PROMPT → Gather every line below that contains the word "nearer", and copy each of those lines in full.

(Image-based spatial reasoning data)
>> begin
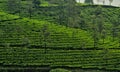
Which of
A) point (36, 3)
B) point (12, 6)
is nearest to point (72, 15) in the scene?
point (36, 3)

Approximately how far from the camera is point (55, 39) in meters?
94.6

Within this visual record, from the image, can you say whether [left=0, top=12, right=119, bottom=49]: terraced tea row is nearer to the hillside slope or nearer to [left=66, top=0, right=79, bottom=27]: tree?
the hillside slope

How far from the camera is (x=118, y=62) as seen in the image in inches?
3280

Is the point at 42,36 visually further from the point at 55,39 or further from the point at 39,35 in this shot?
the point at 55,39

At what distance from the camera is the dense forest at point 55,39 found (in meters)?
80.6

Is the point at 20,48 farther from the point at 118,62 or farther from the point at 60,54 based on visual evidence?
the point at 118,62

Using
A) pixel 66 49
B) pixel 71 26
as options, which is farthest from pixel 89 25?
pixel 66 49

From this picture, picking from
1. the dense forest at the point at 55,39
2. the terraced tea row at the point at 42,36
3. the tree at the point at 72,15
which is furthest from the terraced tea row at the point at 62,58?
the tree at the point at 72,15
>> end
>> begin
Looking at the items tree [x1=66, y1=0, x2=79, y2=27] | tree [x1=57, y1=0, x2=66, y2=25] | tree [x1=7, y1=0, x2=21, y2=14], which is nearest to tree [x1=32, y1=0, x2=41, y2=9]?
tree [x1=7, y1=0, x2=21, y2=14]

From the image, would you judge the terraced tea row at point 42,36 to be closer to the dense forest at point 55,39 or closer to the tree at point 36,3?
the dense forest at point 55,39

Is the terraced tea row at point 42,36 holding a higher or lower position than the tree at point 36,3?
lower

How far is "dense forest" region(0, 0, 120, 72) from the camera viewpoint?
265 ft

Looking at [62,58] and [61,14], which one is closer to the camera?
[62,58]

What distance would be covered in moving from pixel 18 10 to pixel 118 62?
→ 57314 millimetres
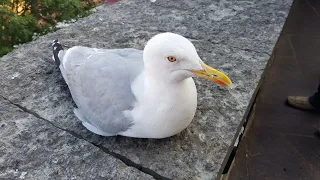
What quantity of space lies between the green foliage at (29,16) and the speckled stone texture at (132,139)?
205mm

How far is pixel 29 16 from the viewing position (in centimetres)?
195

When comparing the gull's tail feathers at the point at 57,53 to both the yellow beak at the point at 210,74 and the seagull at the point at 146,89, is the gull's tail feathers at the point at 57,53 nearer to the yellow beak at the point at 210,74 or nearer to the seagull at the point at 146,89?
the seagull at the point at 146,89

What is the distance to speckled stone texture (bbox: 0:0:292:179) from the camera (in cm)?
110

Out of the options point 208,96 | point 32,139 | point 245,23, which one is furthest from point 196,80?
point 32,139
>> end
TASK RESULT →
Within this visual record, from the image, can you say whether [left=0, top=12, right=119, bottom=49]: terraced tea row is nearer to the hillside slope or nearer to [left=66, top=0, right=79, bottom=27]: tree?
When comparing the gull's tail feathers at the point at 57,53 to both the yellow beak at the point at 210,74 and the seagull at the point at 146,89, is the gull's tail feathers at the point at 57,53 nearer to the yellow beak at the point at 210,74 or nearer to the seagull at the point at 146,89?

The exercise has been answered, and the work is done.